### Listing
-- Begin --
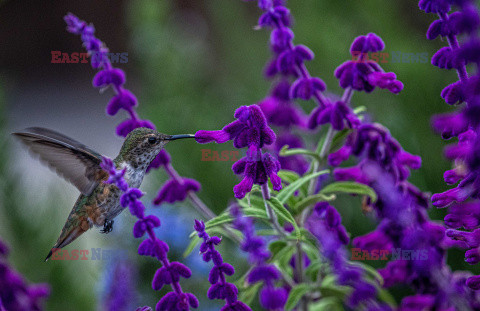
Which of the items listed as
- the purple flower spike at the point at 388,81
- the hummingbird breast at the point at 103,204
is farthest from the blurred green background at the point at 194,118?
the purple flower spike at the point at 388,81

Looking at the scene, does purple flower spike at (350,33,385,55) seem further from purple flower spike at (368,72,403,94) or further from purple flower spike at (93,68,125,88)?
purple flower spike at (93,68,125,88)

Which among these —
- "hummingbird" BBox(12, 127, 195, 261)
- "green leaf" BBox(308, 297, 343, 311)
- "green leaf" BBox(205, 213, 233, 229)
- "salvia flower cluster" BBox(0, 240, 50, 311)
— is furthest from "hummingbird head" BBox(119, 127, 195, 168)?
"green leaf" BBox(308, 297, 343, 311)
-- End --
-- Begin --
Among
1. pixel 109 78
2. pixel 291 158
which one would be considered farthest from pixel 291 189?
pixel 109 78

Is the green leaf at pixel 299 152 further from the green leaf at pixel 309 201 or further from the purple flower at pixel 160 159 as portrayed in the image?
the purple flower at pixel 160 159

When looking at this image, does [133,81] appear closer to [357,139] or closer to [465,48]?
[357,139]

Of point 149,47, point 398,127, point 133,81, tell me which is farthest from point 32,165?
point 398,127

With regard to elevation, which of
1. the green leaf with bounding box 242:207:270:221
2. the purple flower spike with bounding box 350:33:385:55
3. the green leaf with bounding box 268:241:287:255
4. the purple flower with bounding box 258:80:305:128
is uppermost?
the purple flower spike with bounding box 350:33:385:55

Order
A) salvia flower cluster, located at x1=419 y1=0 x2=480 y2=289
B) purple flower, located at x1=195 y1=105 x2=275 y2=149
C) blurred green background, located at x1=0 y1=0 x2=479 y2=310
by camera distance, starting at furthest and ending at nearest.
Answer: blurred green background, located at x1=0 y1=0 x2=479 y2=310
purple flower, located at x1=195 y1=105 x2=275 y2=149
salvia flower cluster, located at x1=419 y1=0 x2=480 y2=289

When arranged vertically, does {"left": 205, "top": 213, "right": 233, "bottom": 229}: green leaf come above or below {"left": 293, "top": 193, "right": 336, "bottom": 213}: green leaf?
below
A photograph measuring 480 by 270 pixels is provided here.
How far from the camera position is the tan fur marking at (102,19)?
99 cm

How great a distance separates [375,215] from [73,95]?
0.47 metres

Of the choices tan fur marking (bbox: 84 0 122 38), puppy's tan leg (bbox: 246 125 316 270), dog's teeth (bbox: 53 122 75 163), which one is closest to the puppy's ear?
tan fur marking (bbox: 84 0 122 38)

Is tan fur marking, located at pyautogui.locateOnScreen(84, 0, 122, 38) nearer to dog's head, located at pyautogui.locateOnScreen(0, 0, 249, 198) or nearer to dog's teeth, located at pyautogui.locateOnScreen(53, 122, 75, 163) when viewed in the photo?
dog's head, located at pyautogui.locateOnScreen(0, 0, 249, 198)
-- End --
-- Begin --
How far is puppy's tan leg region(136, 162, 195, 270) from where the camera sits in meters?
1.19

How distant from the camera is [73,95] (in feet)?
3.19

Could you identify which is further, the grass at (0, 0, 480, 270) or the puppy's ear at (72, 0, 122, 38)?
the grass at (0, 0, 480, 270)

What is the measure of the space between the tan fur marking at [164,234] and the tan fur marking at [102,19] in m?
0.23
-- End --
### Brief
Reproduce the lines verbatim, from the line containing "A photograph measuring" through the line containing "0.47 metres", both included.

### Finished task
A photograph measuring 480 by 270 pixels is provided here.
How far from the camera position is the tan fur marking at (102,19)?
99 cm

How great a distance separates [375,215] from [73,95]?
0.47 metres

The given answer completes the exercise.